Best Practice #11 – Clearly understanding TCO and ROI – Once all the fixed and operational costs are factored into an equation, and organizations can see how clean transportation benefits their bottom line, electrification is no longer an “if” but a “when”. Helping organizations achieve this is an important part to accelerating adoption.
Best Practice #12 – Leveraging real world operating data – Due to the early growth stage of fleet electrification, there is a hunger for independently validated operational specifications — in the form of case studies, results from pilot projects, and independent reviews.
Best Practice #13 – Considering bundled solutions – There is an increasing amount of fleets who look for packaged approaches.They ask their vendor ecosystem — utilities, startups, FMCs, automakers, EVSE vendors, or hybrid solution providers– to bring various components of electrification (vehicles, infrastructure management, site design, planning, financing, implementation) into holistic and simplified solutions.
Boosting access to information and analytical capacity will boost fleet electrification
As we reviewed the planning process and motivations, we learned organizations took a systematic approach to research. While many did not know where to start, what they did do is search online and browse utility sites to learn about permits and rates, automaker/dealer sites for specs and availability and state and federal sites for incentives and grants.

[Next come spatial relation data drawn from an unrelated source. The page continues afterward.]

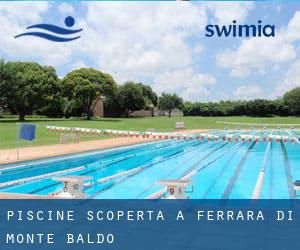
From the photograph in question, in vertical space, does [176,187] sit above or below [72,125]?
below

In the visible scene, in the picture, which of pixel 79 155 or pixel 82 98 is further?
pixel 82 98

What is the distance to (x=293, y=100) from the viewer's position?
56.6 metres

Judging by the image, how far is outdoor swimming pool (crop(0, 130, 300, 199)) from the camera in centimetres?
882

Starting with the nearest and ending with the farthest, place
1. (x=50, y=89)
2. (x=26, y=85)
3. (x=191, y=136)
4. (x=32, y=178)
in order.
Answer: (x=32, y=178)
(x=191, y=136)
(x=26, y=85)
(x=50, y=89)

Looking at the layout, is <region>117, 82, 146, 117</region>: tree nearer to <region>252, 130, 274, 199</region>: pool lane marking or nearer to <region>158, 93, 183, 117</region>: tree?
<region>158, 93, 183, 117</region>: tree

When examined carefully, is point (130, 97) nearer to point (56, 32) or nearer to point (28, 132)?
point (56, 32)

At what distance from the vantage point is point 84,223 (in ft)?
16.8

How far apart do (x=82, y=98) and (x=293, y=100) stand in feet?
102

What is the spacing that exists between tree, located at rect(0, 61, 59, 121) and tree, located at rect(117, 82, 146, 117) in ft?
44.1

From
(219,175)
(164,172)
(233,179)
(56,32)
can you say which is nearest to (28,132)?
(164,172)

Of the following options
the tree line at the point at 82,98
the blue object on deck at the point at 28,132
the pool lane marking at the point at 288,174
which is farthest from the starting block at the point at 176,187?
the tree line at the point at 82,98

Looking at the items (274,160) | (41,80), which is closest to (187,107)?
(41,80)

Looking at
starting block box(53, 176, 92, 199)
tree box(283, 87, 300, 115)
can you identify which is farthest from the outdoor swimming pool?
tree box(283, 87, 300, 115)

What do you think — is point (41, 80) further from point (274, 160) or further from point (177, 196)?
point (177, 196)
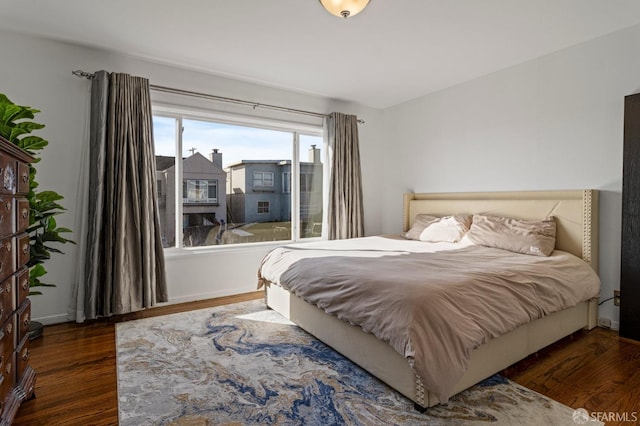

On occasion they did go onto consulting sites, but mostly for information to understand how to organize their search and help reduce complexity involved in the search process. What was missing was a single trusted source of information available in one location, which organizations could reference.
Success will be different for different organizations, but those that have access to the resources and tools to review up-to-date interactive data will provide a robust approach to engaging interest in electrification.
Bringing together the EV ecosystem is important, because any of the decisions made towards electrification need to consider the various stakeholders. Organizations that can guide their customers through that journey will be able to have a major impact upon their operational efficiency that they can pass onto their customers.